Transformer inspection, monitoring, testing vital for mitigating failure risk

Isophase bus, discussed in the previous article, connects generators covered in this issue’s first two articles to step-up transformers, the subject here. Paul Griffin, VP, Doble Engineering Co, has shared his extensive knowledge of transformers at several user-group meetings over the last few years. Most recently, he presented at the 2015 7F Users Group meeting in Denver on “Asset Health Review of Transformer Fleets—Monitoring, Assessment, and Visualization” which is accessible by registered owner/operators in the forum section of the Power Users Group website.

Griffin began by offering the following reasons, among others, for ongoing tracking of transformer health and trending of O&M data:

      • Allows identification of problems in the early stages when they can still be managed.

      • Provides a ranking from normal to identify which issues require immediate attention.

      • Identifies units requiring further study to better understand risks and prioritize actions. This (1) reduces the risk of unplanned outages and, in the extreme, catastrophic failure, (2) improves reliability/availability; (3) supports strategic planning for spares, and (4) saves money.

The speaker offered a couple of slides on what data should be collected to assure a valid health assessment and when/how to gather that information. Next, he explained how the data were crunched to formulate an “Overall Transformer Condition Code” and what the numerical ranking from 1 (unacceptable) to 5 (excellent) means for each unit in the fleet. Example: A “2,” described as poor, means a problem is likely and the unit should be paid attention in the very near future.

The Overall Transformer Condition Code, Griffin continued, is comprised of sectional codes, each weighted according to the importance of those tests to the overall health of the transformer. A summary of the various sectional codes follows:

Oil Code represents transformer condition considering oil test data only. Tests include these:

      • Dissolved gas analysis (DGA) to determine overall transformer health and ageing of the solid insulation. The three gases used as key indicators are methane, ethylene, and acetylene.                

      • Water content to determine insulation system dryness.

      • Furanic compounds formed by the degradation of solid insulation during periods of high thermal and/or electrical stress.

      • Dielectric breakdown.

      • Interfacial tension, neutralization number, and color—all indicators of oil ageing.

Electrical Code represents transformer condition considering electrical test data only.

Here’s what is tracked:

      • Overall power factor helps determine insulation condition and identify tracking and contamination.

      • Overall capacitance offers insights into any mechanical changes.

      • Bushing power factor and capacitance helps determine insulation condition, tracking, contamination, and shorted capacitive layers.

      • Bushing hot collar warns of contamination.

      • Core insulation resistance is another measure of insulation deterioration.

      • Winding resistance is indicative of loose connections, poor connections from contamination, mechanical issues, and shorted conductors.

      • Arrester insulation condition warns of moisture ingress and contamination.

      • Tracking exciting current can help identify problems in the magnetic circuit as well as shorted turns.

      • Leakage reactance helps identify mechanical changes and winding deformation.

      • Sweep-frequency response analysis is used to identify mechanical changes, winding deformation, winding movement, and shorted turns.

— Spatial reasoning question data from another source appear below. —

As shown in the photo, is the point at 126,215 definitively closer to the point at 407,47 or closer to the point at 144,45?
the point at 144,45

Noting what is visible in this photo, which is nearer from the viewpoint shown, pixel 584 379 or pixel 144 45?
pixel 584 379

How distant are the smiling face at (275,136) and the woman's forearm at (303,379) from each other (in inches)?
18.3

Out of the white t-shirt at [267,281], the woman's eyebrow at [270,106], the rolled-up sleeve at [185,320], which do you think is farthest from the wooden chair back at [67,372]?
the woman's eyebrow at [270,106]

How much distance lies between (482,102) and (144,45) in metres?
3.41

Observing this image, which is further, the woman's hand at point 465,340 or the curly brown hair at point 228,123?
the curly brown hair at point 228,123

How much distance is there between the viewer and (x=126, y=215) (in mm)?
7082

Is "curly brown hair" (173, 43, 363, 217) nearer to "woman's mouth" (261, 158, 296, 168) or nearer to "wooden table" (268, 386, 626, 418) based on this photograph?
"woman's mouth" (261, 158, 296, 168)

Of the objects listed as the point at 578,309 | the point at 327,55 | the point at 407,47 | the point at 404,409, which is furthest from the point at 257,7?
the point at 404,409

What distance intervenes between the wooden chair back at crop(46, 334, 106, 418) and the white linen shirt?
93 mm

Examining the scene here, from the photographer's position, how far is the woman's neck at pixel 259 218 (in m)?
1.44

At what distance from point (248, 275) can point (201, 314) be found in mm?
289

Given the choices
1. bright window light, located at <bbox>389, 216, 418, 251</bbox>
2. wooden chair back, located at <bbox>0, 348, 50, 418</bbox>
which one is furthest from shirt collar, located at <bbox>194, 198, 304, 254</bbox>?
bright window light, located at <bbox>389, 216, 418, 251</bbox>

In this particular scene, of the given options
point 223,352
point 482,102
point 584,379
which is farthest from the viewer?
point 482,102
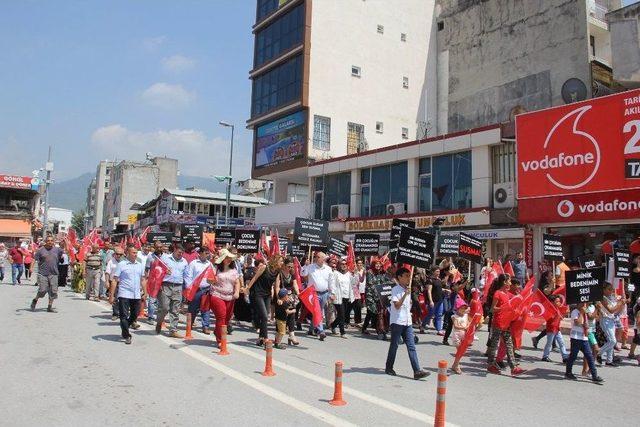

Mechanical Code relies on the three following tests to help determine the mechanical integrity of the transformer:

      • Leakage reactance, to warn of mechanical changes and winding deformation.

      • Sweep-frequency response analysis to identify mechanical changes, winding deformation, and winding movement.

      • Main insulation capacitance also is indicative of mechanical changes and winding deformation.

Ageing Code is based on insulation condition relative to transformer age. The lower the numerical value, the faster the insulation is ageing.

DGA Code is based on an evaluation of combustible and atmospheric gases (not carbon-oxide gases)—including their concentrations, rates of generation, and trends.

Paper Ageing Code is based on an evaluation of the carbon-oxide gases and the furanic compounds. Concentrations, production rates, and trends all are factored into the analysis.

Oil Quality Code is based on an evaluation of oil ageing and considers acidity, interfacial tension, power factor and specific gravity. Dielectric breakdown, sediment, and visual analysis also are considered.

Moisture Code is based on the concentration of water in oil. Water can be removed with proper treatment.

Other information collected and evaluated includes the following:

      • Visual field service. Transformer condition is assessed during a visual inspection. Verification of good physical and operating conditions is necessary for an accurate health assessment. Components of top interest include the tank, cooling system, and control and protective devices.

      • Operating and loading history, which impact paper ageing and serviceability.

      • Fault and short-circuit history. This includes the number, magnitude, and duration of the short circuits. Transformer internal faults and component faults, such as bushing and arrester failures, should be included in the analysis.

      • Maintenance and repair history and the impact on transformer health of corrective work done.

Wrapping up, Griffin recommended use of continuous online monitoring and diagnostics to the extent possible. Information gathered will prove invaluable, he said, if problems are detected and technical support is involved in the necessary analyses.